BY FRANK TERRANELLA
Being a young male means never having to say you’re sorry because you can’t get it up. For the rest of us, there’s now Viagra. I will admit to relying on it occasionally since my prostate surgery. But I resent having to use it, and I especially hate the television commercials that promote it.
We like to think about the 1960s as the time of the sexual revolution, but it was also a much more innocent time. The “Greatest Generation” was greatest at seeing to it that their Baby Boomer offspring were shielded from ever hearing about how babies were made. Sex education was minimal or non-existent. Playboy was sold in a brown wrapper. Despite the “free love” attitude of the ‘60s, no one discussed sex on television, even obliquely. Rob and Laura Petrie slept in separate beds. There were no condom ads. Midol commercials never identified the purpose of the product. Even cutting edge shows aimed at young people like the Smothers Brothers and “Rowan & Martin’s Laugh-In” never referred to sexual intercourse. The most that Arte Johnson’s dirty old man said he wanted to do with Ruth Buzzi was kiss and hug her.

- Directions
**a)** In the Viagra essay, condense the paragraph beginning "We like to think about the 1960s" into a bulleted list that keeps its main facts.
**b)** Name every brand-name product or publication mentioned in the Viagra essay.
**c)** Pick up the Viagra essay after its final sentence and write the next paragraph in the same voice.

- Source information
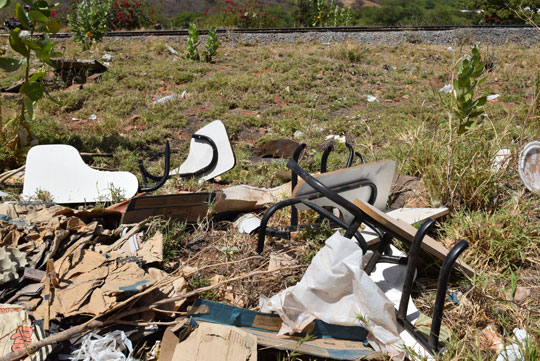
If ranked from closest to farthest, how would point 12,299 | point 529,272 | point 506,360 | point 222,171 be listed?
point 506,360 → point 12,299 → point 529,272 → point 222,171

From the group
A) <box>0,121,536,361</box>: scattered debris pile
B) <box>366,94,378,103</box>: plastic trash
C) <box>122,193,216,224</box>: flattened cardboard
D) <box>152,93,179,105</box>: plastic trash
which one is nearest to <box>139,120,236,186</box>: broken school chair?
<box>122,193,216,224</box>: flattened cardboard

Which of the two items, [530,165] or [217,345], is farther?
[530,165]

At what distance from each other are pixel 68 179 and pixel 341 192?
2.17m

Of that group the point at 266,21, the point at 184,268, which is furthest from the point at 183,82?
the point at 266,21

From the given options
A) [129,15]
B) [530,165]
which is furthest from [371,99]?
[129,15]

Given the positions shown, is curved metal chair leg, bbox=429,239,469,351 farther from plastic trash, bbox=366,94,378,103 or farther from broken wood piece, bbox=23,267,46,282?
plastic trash, bbox=366,94,378,103

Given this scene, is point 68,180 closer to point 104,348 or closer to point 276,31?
point 104,348

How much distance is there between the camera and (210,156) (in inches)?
150

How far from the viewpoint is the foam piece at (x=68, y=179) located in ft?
10.4

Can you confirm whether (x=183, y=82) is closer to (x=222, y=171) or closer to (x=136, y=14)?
(x=222, y=171)

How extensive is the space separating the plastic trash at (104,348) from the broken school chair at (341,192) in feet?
2.65

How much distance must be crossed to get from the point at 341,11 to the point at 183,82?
10959 millimetres

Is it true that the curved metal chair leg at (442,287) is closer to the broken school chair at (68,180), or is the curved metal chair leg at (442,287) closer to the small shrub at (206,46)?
the broken school chair at (68,180)

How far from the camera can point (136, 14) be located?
55.6ft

- Replies
**a)**
- The 1960s are remembered for the sexual revolution but were a more innocent time.
- The "Greatest Generation" kept their Baby Boomer children from learning how babies were made.
- Sex education was minimal or absent, and Playboy came in a brown wrapper.
- Despite "free love," television never discussed sex, even indirectly:
  - Rob and Laura Petrie slept in separate beds.
  - There were no condom ads, and Midol commercials never said what the product was for.
  - Even youth-oriented shows like the Smothers Brothers and "Rowan & Martin's Laugh-In" never referred to intercourse. Arte Johnson's dirty old man only wanted to kiss and hug Ruth Buzzi.

**b)** Viagra, Playboy, Midol

**c)**
This was brought home to me recently when a Viagra commercial came on television. I can imagine the fun the writers of “All in the Family” would have had with Viagra commercials. Archie would have turned 50 shades of red, and Edith would have dashed off to the kitchen. Yet here we are in 2012 with commercials about erectile dysfunction on prime-time television. Now I could accept that, and even embrace it as progress, but what adds insult to injury is the fact that we Baby Boomer men now sometimes actually need these drugs to have sex. Of course, the combination of drugs and sex is an ancient one. But in the ‘60s the drugs were needed to loosen your inhibition; now the drugs are needed to stiffen your exhibition.